About this exercise: Continue the methods section on fungal culture and morphology assays, picking up right after its final heading, "Fungal-macrophage coculture experiments. (i) Morphology."

** Given passage follows **

Deposited at Centraalbureau voor Schimmelcultures by Carlsberg Laboratory, origin unknown.

Cell culture experiments used the RAW264.7 murine macrophage-like cell line (American Type Culture Collection), which was propagated in RPMI with glutamine and HEPES (Invitrogen) supplemented with 10% fetal bovine serum (FBS; Fisher/HyClone) and grown in a 5% CO2 environment.

Stress sensitivity assays.

To assess growth on various carbon sources, strains were grown overnight in YPD at 30°C and then diluted to an optical density at 600 nm of 0.1 in 8 ml of YPD or in YNB with 2% glucose, ethanol, lactate or Casamino Acids (CAA), or 1% acetate, present as the sole carbon source. Each medium was set to pH 6, except for the CAA media, which was adjusted to pH 4. Cultures were grown with aeration at 37°C for 24 h and monitored by determining the optical density at the indicated times. Aliquots of the CAA cultures were also used for pH measurements to assess alkalinization of the media, as we have reported previously (21, 22). Assays were done at least in triplicate. Doubling times were calculated from the exponential growth phase, between 2 and 6 h after inoculation.

Sensitivities to other stresses were assayed using a BioTek SynergyMX automated plate reader in a 96-well plate format. Strains were grown overnight in YPD at 30°C, washed with water, and resuspended in 200 μl of YPD medium containing the relevant stressor. The plate was incubated at 30°C with periodic agitation, and the optical density was measured every 10 min for up to 16 h. Each experiment had three replicates per condition, and this was repeated at least three times. Doubling times were calculated for rolling 200-min periods every 10 min from 1 to 12 h. The time at which the peak growth rate was achieved differed somewhat by species and condition; the maximal division rate is reported.

Morphological characterization.

For determination of cellular morphology in liquid inducing conditions, strains were grown overnight in YPD at 30°C, washed with water, and diluted into control YPD medium, RPMI (pH 7.4), or 10% FBS in water. After 1 to 4 h at 37°C, the cultures were centrifuged briefly to concentrate the cells before photographing them at ×400 with an Olympus IX-81 inverted microscope.

Cellular and colony morphologies were assessed on solid medium under nitrogen starvation and embedded conditions. Colony morphology was observed on solid SLAD medium in petri dishes. For imaging of cellular morphology, agar pads of the same media were prepared on standard microscope slides. Highly diluted cultures were spotted to these pads, grown for 48 h at 37°C, and imaged using a Zeiss Axiostar microscope fitted with a trinocular camera mount. Cells were embedded in an agar matrix by mixing an average of 100 to 250 cells in YPD top agar (0.5% agar) at 42°C in petri dishes. After solidifying, they were grown 4 days at 37°C and photographed at two resolutions using an Olympus IX-81 inverted microscope.

Fungal-macrophage coculture experiments. (i) Morphology.

** End of Given passage **
** Material supplied follows **

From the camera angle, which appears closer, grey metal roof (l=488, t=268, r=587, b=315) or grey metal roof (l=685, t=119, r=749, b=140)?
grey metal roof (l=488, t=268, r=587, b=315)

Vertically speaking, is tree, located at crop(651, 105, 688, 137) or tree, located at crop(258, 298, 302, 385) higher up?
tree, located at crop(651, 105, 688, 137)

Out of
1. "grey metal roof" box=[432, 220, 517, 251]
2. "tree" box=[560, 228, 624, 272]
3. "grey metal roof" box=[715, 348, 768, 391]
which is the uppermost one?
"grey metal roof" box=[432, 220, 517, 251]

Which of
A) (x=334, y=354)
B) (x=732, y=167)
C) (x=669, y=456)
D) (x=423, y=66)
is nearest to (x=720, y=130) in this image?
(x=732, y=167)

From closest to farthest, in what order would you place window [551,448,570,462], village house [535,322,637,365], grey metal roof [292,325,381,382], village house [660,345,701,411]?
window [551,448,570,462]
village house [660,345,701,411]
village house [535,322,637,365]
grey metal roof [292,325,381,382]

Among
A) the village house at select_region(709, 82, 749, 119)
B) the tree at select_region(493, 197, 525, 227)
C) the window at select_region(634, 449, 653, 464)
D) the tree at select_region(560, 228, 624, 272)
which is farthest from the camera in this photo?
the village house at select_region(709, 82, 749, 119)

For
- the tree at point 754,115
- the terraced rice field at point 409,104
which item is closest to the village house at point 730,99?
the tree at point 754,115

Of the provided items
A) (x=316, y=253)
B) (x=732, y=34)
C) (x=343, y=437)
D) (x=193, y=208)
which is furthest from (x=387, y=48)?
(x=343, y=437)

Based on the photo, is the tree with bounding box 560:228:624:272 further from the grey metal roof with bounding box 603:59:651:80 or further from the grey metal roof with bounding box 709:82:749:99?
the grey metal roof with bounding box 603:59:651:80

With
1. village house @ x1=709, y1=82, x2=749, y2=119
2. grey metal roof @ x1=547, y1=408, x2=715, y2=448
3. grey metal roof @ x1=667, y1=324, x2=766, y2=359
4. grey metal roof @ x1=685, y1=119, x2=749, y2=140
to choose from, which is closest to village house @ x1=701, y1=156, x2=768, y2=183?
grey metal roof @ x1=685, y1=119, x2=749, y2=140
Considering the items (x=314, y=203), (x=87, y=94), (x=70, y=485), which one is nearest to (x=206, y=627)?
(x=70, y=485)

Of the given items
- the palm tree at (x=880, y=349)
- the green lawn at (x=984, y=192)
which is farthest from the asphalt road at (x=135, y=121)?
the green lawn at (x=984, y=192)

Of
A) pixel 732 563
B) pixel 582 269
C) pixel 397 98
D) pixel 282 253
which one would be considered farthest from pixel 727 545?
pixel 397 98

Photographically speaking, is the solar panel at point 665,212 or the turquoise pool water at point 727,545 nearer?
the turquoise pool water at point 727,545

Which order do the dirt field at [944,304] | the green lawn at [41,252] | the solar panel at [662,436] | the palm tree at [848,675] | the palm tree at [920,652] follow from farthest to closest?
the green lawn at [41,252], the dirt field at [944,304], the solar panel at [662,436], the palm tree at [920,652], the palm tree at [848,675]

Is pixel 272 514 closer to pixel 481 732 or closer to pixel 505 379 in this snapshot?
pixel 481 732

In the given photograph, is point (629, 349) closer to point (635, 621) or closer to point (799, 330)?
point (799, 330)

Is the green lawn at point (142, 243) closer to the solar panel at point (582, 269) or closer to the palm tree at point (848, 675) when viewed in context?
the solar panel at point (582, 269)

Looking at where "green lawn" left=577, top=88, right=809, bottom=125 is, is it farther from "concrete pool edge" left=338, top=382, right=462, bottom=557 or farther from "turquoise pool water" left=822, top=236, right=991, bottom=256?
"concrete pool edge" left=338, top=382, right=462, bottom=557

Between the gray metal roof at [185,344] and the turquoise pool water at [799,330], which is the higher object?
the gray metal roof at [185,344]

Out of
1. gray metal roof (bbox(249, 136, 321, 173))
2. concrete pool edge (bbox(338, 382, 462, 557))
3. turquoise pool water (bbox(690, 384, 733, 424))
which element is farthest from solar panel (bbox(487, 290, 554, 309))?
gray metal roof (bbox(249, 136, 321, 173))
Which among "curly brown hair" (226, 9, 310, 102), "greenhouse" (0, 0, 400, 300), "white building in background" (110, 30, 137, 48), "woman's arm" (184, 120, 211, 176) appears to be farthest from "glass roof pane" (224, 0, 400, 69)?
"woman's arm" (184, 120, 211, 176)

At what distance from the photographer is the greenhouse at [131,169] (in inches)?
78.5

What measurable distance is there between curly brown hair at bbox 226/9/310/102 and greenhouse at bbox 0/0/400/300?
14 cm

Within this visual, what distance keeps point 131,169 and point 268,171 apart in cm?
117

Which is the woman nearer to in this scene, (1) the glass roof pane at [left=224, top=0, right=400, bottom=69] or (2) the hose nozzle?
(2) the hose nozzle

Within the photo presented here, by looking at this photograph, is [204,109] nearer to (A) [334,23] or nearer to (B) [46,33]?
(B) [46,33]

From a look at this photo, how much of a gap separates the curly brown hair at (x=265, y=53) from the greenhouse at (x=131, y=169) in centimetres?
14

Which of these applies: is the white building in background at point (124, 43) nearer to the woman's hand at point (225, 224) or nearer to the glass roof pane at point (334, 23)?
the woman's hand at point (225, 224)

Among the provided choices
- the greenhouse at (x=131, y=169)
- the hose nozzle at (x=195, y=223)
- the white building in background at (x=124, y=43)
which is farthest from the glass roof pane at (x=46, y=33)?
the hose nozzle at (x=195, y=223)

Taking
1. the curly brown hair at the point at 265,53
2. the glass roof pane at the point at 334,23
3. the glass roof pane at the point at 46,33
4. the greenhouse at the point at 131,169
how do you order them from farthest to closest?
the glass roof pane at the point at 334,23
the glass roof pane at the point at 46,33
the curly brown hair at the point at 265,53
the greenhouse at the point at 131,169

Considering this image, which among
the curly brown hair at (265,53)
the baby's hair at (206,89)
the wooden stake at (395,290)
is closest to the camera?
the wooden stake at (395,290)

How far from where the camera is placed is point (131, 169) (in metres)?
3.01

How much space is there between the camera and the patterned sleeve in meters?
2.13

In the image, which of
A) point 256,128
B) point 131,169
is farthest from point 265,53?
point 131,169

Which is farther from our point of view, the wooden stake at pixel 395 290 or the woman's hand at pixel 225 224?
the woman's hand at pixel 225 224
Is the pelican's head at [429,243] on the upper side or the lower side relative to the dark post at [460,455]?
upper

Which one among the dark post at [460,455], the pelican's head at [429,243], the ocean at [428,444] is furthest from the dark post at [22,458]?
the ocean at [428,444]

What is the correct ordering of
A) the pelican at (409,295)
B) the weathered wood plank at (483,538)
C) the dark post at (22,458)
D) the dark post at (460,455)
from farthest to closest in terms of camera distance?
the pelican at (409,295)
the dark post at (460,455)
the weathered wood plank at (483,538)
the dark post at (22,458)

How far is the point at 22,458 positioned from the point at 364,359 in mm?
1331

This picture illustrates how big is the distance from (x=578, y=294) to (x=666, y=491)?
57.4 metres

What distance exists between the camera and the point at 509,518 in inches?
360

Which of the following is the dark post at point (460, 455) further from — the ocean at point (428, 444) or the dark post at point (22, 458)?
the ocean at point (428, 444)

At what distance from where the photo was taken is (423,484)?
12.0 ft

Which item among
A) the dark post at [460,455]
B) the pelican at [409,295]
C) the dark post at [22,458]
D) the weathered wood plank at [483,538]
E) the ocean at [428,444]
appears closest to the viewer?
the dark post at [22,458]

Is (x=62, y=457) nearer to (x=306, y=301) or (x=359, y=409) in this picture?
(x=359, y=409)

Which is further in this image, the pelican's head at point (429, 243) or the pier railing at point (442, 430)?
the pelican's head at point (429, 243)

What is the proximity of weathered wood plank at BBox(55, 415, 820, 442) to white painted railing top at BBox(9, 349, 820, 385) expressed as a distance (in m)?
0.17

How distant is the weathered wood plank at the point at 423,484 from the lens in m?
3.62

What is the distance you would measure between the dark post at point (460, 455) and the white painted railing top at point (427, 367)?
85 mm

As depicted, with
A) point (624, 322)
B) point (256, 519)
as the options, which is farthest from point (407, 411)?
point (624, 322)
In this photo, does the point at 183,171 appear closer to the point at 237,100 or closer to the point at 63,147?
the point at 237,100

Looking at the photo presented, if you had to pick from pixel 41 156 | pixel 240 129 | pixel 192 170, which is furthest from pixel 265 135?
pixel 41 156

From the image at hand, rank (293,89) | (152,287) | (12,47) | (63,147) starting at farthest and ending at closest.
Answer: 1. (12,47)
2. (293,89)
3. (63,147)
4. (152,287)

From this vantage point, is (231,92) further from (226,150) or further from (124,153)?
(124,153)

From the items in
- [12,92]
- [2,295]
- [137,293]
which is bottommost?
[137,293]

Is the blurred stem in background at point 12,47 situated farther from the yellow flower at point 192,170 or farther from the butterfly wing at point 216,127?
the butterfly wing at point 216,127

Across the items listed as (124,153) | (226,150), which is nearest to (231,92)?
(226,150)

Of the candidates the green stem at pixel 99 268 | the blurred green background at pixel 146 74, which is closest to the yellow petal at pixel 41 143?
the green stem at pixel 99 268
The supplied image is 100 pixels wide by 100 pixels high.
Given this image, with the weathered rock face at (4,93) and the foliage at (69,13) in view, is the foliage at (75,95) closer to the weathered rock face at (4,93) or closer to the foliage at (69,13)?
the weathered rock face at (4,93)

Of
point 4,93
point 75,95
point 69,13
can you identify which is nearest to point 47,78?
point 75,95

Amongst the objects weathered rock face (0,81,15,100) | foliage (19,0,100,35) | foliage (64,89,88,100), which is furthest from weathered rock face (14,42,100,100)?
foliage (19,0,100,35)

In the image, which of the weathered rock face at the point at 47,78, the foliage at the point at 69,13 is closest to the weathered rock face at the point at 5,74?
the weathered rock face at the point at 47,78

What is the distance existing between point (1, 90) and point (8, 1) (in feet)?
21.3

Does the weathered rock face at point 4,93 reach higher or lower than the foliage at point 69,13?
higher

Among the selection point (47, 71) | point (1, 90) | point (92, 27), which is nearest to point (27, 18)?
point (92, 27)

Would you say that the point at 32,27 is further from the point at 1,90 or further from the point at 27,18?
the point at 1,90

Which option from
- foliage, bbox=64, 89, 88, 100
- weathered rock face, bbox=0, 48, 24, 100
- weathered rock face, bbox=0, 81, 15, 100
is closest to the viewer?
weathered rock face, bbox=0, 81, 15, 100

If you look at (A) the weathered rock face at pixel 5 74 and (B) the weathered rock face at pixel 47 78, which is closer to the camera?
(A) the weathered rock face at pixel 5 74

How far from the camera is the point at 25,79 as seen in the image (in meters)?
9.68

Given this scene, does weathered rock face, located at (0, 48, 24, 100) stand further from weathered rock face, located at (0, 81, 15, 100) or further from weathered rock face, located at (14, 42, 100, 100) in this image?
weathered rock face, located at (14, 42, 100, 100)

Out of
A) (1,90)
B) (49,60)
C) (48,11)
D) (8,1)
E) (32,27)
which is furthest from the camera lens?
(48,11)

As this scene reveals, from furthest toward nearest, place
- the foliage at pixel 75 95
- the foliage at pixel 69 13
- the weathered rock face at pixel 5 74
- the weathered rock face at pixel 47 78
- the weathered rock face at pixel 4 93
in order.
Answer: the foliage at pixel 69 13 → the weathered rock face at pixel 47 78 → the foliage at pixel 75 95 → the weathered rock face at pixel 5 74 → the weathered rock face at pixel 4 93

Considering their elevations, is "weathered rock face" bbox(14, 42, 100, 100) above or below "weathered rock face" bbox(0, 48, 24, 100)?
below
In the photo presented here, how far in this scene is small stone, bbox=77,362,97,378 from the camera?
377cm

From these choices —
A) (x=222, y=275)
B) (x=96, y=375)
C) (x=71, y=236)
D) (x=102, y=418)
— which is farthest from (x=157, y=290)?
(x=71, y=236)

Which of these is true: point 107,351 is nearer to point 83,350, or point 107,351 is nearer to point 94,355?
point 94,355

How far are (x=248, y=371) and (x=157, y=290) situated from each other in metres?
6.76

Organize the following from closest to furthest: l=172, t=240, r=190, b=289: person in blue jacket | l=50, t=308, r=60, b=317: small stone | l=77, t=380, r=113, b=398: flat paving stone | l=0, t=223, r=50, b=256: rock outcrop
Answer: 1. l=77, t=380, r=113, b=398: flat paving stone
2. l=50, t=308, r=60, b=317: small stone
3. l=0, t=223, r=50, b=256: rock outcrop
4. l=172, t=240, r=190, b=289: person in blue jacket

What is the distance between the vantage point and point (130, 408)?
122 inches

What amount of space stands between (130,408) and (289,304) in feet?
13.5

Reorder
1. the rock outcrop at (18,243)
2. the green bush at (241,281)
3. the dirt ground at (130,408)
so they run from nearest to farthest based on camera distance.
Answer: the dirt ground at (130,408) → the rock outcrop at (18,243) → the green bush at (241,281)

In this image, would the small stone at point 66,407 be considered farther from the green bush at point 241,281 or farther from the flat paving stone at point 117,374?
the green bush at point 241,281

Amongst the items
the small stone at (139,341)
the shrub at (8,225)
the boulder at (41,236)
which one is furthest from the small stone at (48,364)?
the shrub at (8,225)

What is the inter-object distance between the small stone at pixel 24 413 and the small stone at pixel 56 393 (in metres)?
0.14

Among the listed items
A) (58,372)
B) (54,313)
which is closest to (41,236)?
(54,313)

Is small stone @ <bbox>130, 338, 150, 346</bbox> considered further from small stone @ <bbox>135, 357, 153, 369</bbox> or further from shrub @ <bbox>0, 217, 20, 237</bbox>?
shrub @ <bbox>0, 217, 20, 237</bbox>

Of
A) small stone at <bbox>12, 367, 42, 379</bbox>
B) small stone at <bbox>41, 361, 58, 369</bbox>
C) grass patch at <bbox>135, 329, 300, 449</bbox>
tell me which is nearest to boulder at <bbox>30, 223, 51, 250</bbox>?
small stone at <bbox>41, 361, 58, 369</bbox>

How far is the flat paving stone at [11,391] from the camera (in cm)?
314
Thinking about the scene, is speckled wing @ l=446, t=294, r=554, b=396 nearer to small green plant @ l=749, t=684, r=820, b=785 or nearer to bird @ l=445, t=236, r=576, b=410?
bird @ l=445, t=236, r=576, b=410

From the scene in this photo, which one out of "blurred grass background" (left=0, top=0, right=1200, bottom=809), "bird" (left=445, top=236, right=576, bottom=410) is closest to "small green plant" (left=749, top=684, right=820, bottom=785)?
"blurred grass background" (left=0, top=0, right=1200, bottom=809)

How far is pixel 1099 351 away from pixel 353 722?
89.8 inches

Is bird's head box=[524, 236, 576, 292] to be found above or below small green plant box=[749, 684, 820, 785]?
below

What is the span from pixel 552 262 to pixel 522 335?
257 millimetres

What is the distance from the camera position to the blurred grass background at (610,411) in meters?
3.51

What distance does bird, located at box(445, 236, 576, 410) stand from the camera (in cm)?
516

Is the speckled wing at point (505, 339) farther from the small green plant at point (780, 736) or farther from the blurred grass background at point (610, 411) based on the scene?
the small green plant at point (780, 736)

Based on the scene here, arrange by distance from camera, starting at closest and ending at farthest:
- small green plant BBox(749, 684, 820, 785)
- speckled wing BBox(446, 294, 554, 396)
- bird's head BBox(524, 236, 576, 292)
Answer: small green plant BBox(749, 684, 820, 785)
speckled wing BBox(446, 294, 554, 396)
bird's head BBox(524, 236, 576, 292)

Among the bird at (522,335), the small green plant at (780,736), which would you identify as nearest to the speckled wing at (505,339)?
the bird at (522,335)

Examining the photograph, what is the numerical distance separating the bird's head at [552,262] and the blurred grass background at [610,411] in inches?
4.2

** End of Material supplied **

Result:
RAW264.7 macrophages were seeded on glass coverslips in 12-well plates at a density of 106 cells/well in 1 ml of RPMI plus 10% FBS and allowed to adhere for 2 h at 37°C. Fungal strains were grown overnight in YPD, washed with water, resuspended in phosphate-buffered saline (PBS), and counted using a hemocytometer. Fungal cells were added at ratios of 1:1 to 2.5:1 (with higher ratios used for the weaker pathogens) incubated for 1 h. Cocultures were washed twice with PBS and then treated with 350 ng of calcofluor white/ml for 10 s to stain nonphagocytosed cells. After two washes with PBS, the cells were fixed with paraformaldehyde and permeabilized with 0.1% Triton X-100. A rabbit polyclonal anti-Candida-FITC antibody (LSBio) was then used to stain and visualize both intracellular and extracellular fungi. The proportion of filamentous cells (hyphal or pseudohyphal) was ascertained by scoring morphology in photomicrographs.

(ii) Cytotoxicity.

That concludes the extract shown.